DATASET ENTRIES
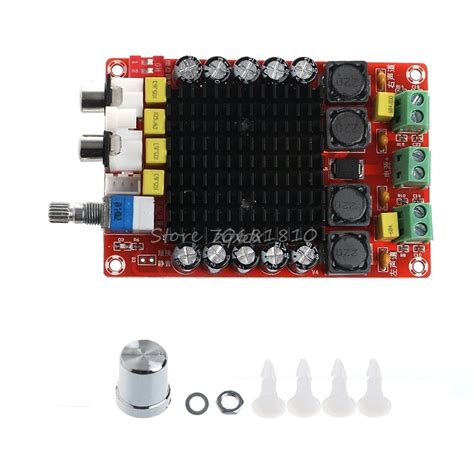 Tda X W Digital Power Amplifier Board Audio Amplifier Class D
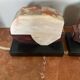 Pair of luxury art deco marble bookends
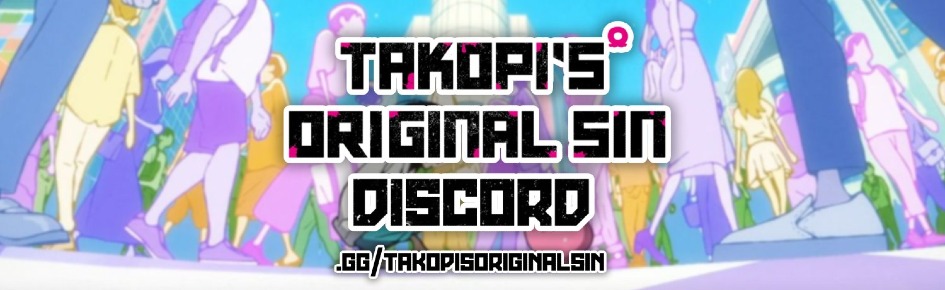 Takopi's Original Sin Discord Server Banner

* * *

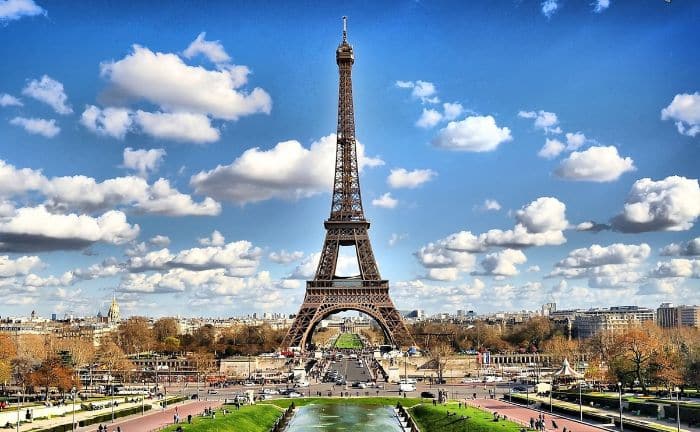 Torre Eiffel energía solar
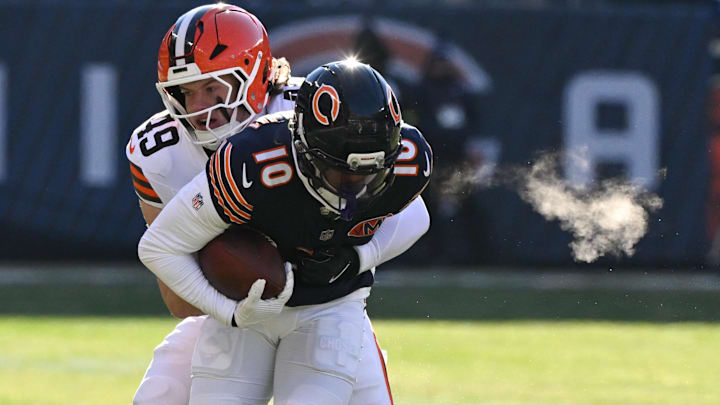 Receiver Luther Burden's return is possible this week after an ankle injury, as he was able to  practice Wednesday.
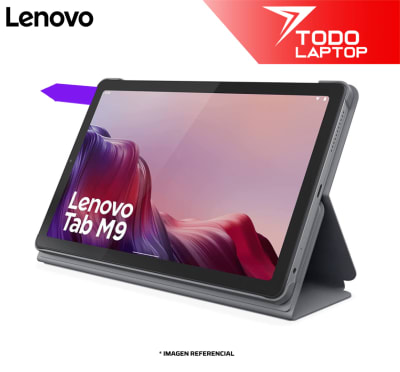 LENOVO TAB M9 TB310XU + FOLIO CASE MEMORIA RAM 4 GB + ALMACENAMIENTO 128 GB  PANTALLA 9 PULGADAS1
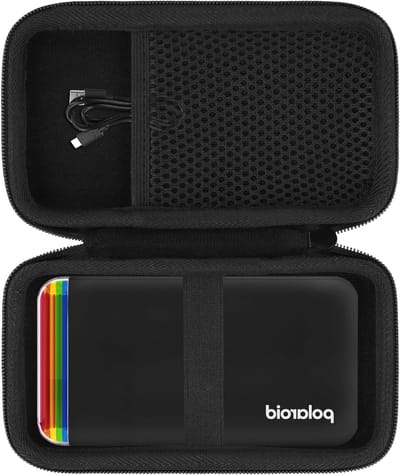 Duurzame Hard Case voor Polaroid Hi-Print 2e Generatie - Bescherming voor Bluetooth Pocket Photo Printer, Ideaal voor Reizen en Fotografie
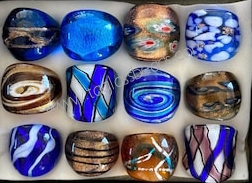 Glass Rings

ASSIGNMENT
Could you print, word for word, the material between the lines holding "Tda X W Digital" and "Takopi's Original Sin Discord Server Banner", inclusive, without the pictures?

EXERCISE OUTPUT
 Tda X W Digital Power Amplifier Board Audio Amplifier Class D
 Pair of luxury art deco marble bookends
 Takopi's Original Sin Discord Server Banner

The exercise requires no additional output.